---- TEXT EXCERPT

Hospital capacity in Fort Smith is better than it was last week, but with 401 new COVID-19 cases reported in Sebastian County Tuesday (Jan. 12) the virus remains far from under control.
Rep. Dr. Lee Johnson, R-Greenwood said COVID hospitalizations in Fort Smith had improved slightly Tuesday from the past seven to 10 days, which would indicate that the area was moving past infections triggered by holiday gatherings. Johnson is also the medical director for Fort Smith EMS and Southwest EMS and an emergency room physician.
But lower numbers in the hospital does not necessarily equal good news. The Arkansas Department of Health reported 401 new cases of the virus in Sebastian County Tuesday, the number two county for new cases behind Pulaski County, which had 405 new cases reported, according to the Arkansas Department of Health (ADH).
The U.S. Centers for Disease Control and Prevention (CDC) COVID Tracker shows Sebastian County with a 1,263 new cases of the virus for the seven-day period ending Jan. 10, which is a 40.49% increase over the county’s seven-day average. There were 121 new hospital admissions of COVID patients in the county during that period, with 25.73% of hospital beds used for COVID patients and 51.32% of ICU beds in the county occupied by COVID patients.

--------
---- SOURCE INFORMATION

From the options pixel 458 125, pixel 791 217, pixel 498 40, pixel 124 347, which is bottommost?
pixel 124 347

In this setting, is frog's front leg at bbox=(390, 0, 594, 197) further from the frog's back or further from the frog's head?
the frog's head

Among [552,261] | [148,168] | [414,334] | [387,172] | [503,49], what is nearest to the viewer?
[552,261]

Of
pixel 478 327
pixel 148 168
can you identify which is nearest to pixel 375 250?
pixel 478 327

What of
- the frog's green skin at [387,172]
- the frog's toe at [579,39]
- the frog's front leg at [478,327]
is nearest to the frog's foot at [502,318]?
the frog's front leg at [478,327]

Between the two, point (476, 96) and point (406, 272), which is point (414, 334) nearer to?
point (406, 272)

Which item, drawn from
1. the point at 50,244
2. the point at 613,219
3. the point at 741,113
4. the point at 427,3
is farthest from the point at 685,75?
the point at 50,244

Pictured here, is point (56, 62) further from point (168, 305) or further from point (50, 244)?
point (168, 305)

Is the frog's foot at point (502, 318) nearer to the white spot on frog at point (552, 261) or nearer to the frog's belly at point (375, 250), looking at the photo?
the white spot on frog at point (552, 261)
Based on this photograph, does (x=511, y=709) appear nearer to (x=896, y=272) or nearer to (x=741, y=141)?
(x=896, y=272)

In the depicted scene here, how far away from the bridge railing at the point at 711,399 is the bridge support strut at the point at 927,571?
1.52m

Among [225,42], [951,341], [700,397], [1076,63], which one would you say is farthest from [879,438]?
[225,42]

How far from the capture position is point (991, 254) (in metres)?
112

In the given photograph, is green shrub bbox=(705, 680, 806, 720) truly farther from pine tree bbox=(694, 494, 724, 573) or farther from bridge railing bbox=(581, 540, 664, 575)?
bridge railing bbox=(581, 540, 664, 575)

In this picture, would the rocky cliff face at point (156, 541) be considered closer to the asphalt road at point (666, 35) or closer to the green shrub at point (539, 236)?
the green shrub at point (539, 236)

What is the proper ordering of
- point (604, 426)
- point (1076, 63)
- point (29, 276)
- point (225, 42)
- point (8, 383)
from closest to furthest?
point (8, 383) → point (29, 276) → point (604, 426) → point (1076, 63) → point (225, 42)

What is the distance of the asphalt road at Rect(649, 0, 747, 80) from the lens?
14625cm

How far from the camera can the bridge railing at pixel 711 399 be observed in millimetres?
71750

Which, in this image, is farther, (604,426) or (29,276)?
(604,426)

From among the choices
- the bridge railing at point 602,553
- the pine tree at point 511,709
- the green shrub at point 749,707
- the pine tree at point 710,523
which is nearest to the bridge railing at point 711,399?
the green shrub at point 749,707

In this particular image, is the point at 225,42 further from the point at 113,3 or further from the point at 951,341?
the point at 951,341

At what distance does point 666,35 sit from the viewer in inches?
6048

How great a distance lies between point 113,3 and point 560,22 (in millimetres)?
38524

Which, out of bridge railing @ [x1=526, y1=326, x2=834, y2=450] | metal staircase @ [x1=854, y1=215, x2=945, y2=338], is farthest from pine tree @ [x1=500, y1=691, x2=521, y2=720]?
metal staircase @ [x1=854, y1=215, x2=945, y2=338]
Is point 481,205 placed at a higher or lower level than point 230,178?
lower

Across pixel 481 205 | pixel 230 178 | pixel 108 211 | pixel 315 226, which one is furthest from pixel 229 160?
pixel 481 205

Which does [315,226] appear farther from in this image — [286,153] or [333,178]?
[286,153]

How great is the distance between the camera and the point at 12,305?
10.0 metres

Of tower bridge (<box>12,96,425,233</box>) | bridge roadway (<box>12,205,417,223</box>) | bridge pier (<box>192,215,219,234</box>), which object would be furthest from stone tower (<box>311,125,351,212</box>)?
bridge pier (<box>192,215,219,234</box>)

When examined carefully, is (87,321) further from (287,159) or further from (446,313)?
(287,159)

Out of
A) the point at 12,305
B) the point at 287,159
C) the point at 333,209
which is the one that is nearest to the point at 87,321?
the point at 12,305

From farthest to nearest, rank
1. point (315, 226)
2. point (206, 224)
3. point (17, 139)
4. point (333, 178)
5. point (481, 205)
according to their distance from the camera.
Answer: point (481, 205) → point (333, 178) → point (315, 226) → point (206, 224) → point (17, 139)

--------

■ **PROMPT 1**:
Transcribe the text on Fort Smith COVID-19 hospital capacity between "Rep. Dr. Lee" and "of Health (ADH).", inclusive.
■ **PROMPT 2**:
Pick up the Fort Smith COVID-19 report after its last sentence and keep writing it.
The items are not used for any of this.

■ **ANSWER 1**:
Rep. Dr. Lee Johnson, R-Greenwood said COVID hospitalizations in Fort Smith had improved slightly Tuesday from the past seven to 10 days, which would indicate that the area was moving past infections triggered by holiday gatherings. Johnson is also the medical director for Fort Smith EMS and Southwest EMS and an emergency room physician.
But lower numbers in the hospital does not necessarily equal good news. The Arkansas Department of Health reported 401 new cases of the virus in Sebastian County Tuesday, the number two county for new cases behind Pulaski County, which had 405 new cases reported, according to the Arkansas Department of Health (ADH).

■ **ANSWER 2**:
Mercy Fort Smith reported that as of 3 p.m. Tuesday they had 21 COVID-positive ICU patients in addition to 32 other COVID-positive patients hospitalized. The hospital has 38 total ICU beds and 47 total beds available elsewhere in the hospital, said Mardi Taylor, senior media relations and communications specialist with Mercy Fort Smith.
“Our bed availability fluctuates hourly, and we adjust to meet the needs,” said Stephanie Whitaker, vice president of patient care and chief nursing executive at Baptist-Fort Smith. “While our staff is very busy caring for patients, we are able to provide care to patients who come to Baptist Health whether that is for COVID-19 or other medical conditions.”
Both healthcare systems in the city have been working for the past month to vaccinate employees and others in the 1-A tier. Baptist has administered 1,000 vaccines. More than 300 students attending the University of Arkansas at Fort Smith had the option to receive the COVID-19 vaccination Monday (Jan. 11) thanks to a partnership between Coleman Pharmacy and the UAFS College of Health Science. In addition to students, Health Sciences faculty, instructors, and support staff who had not been vaccinated in regional hospitals and clinics also were able to receive the vaccination.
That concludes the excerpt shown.